● **STUDY QUESTIONS**:
[1] Please repeat the Sydney-Lang text word for word, from "Sydney-Lang was an" to "into Darling Harbour.".
[2] List every street the Sydney-Lang text names.

● **DOCUMENT PASSAGE**:
=== Begin Enclosure ===

= Electoral district of Sydney-Lang =

Former state electoral district of New South Wales, Australia

Sydney-Lang was an electoral district of the Legislative Assembly in the Australian state of New South Wales, created in 1894 from part of the electoral district of West Sydney in inner Sydney and named after Presbyterian clergyman, writer, politician and activist John Dunmore Lang. It was west of George Street, generally south of Margaret Street, north of Hay Street and east of Darling Harbour. It was abolished in 1904 and absorbed into Darling Harbour.

Future Prime Minister of Australia Billy Hughes was the member for Sydney-Lang from 1894 to 1901, when he resigned to enter the newly established Federal parliament.

=== End Enclosure ===

● **AVAILABLE DATA**:
=== Begin Enclosure ===

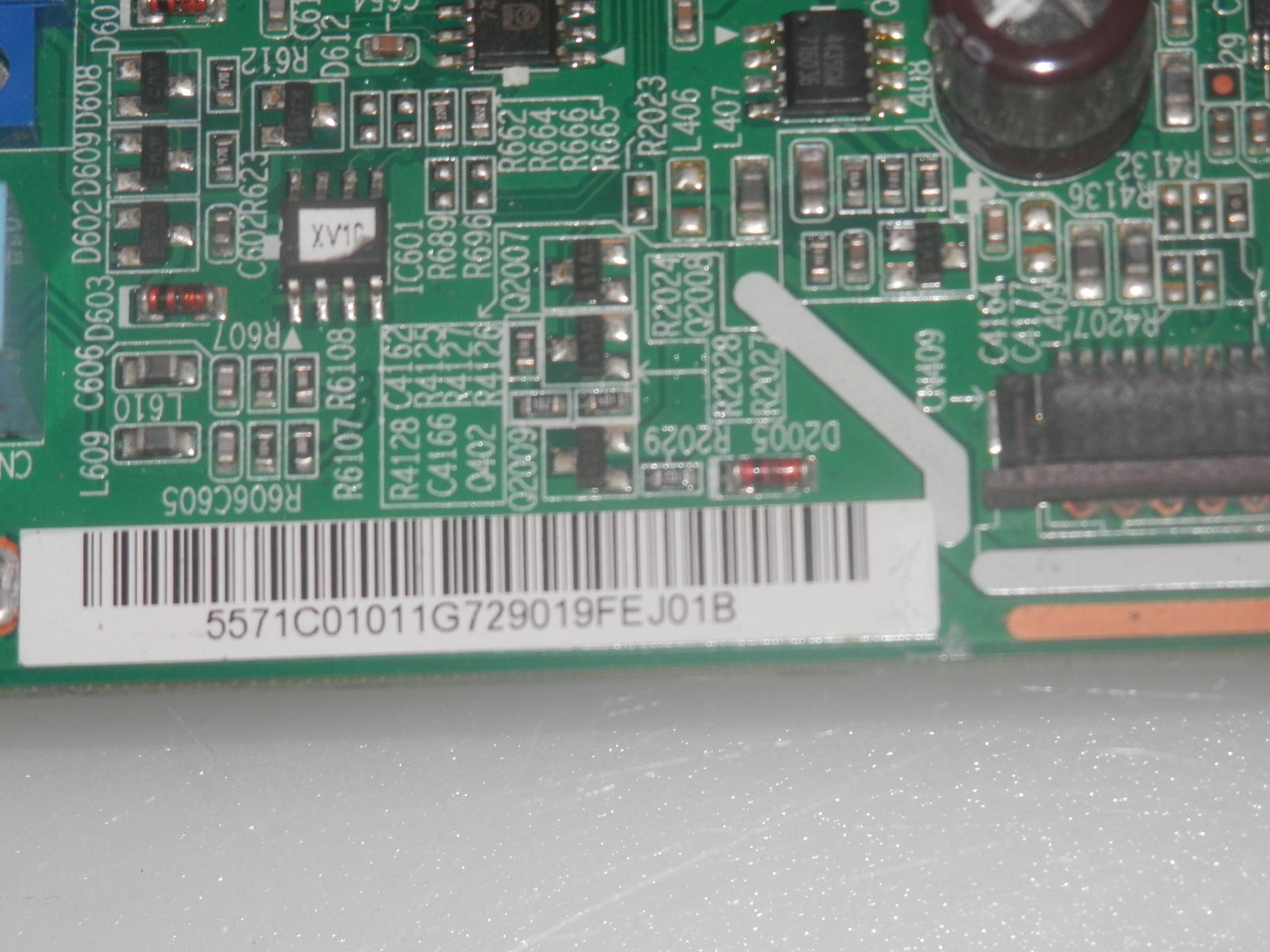 WESTINGHOUSE SK26H590D MAIN BOARD 55.71C01.011G (072782) eBay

=== End Enclosure ===

● **OUTPUTS BY TASK**:
[1]
Sydney-Lang was an electoral district of the Legislative Assembly in the Australian state of New South Wales, created in 1894 from part of the electoral district of West Sydney in inner Sydney and named after Presbyterian clergyman, writer, politician and activist John Dunmore Lang. It was west of George Street, generally south of Margaret Street, north of Hay Street and east of Darling Harbour. It was abolished in 1904 and absorbed into Darling Harbour.

[2] George Street, Margaret Street, Hay Street